Request: Pull out every line of the records below that contains the word "farthest".

Exercise input:

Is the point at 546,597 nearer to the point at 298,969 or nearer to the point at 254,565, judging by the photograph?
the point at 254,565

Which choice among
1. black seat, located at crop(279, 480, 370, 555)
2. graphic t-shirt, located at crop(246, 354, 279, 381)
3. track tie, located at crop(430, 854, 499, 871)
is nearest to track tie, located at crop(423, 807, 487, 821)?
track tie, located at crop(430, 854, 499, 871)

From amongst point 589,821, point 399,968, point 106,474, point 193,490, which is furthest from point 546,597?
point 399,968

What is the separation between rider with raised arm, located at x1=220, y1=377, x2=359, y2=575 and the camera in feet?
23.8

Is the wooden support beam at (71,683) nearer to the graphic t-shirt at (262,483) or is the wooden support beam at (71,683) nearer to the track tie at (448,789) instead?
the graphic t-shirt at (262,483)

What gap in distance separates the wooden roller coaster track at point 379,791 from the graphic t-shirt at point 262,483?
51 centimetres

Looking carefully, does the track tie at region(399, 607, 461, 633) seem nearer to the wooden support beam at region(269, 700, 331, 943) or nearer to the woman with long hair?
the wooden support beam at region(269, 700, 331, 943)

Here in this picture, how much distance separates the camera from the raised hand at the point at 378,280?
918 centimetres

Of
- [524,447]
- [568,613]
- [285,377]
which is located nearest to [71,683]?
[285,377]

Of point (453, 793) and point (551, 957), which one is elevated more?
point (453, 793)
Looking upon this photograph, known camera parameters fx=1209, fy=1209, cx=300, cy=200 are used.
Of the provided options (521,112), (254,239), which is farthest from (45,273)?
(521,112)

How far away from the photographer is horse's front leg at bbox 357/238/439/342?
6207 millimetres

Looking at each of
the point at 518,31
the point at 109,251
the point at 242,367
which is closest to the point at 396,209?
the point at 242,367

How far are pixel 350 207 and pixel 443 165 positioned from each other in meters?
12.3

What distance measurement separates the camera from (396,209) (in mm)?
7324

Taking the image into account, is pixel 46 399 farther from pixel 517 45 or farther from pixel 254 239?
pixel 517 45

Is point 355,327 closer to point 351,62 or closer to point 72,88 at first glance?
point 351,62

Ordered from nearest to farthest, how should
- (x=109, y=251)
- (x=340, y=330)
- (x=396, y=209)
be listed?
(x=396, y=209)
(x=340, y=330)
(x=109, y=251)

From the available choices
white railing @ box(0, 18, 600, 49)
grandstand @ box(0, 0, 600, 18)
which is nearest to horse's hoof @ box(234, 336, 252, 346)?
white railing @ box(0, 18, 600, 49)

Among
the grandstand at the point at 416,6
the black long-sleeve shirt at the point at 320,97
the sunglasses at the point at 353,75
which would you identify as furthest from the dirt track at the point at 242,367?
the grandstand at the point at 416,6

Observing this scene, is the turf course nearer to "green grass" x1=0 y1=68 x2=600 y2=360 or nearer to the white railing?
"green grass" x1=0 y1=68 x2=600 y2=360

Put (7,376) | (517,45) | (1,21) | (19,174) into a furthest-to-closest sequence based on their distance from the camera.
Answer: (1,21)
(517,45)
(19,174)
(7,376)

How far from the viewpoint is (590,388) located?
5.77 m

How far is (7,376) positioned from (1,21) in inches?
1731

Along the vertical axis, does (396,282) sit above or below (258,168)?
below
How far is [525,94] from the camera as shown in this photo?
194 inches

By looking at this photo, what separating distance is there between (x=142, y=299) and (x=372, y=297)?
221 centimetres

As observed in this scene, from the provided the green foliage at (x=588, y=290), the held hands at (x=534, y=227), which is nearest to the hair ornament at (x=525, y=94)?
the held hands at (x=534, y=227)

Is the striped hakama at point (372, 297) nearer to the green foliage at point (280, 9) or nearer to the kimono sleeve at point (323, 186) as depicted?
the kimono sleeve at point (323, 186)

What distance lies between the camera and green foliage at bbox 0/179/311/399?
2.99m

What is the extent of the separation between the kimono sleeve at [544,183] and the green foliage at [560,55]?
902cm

Full output:
Of the provided options (521,112), (254,239), which is farthest from (45,273)?
Ordered from nearest to farthest, how should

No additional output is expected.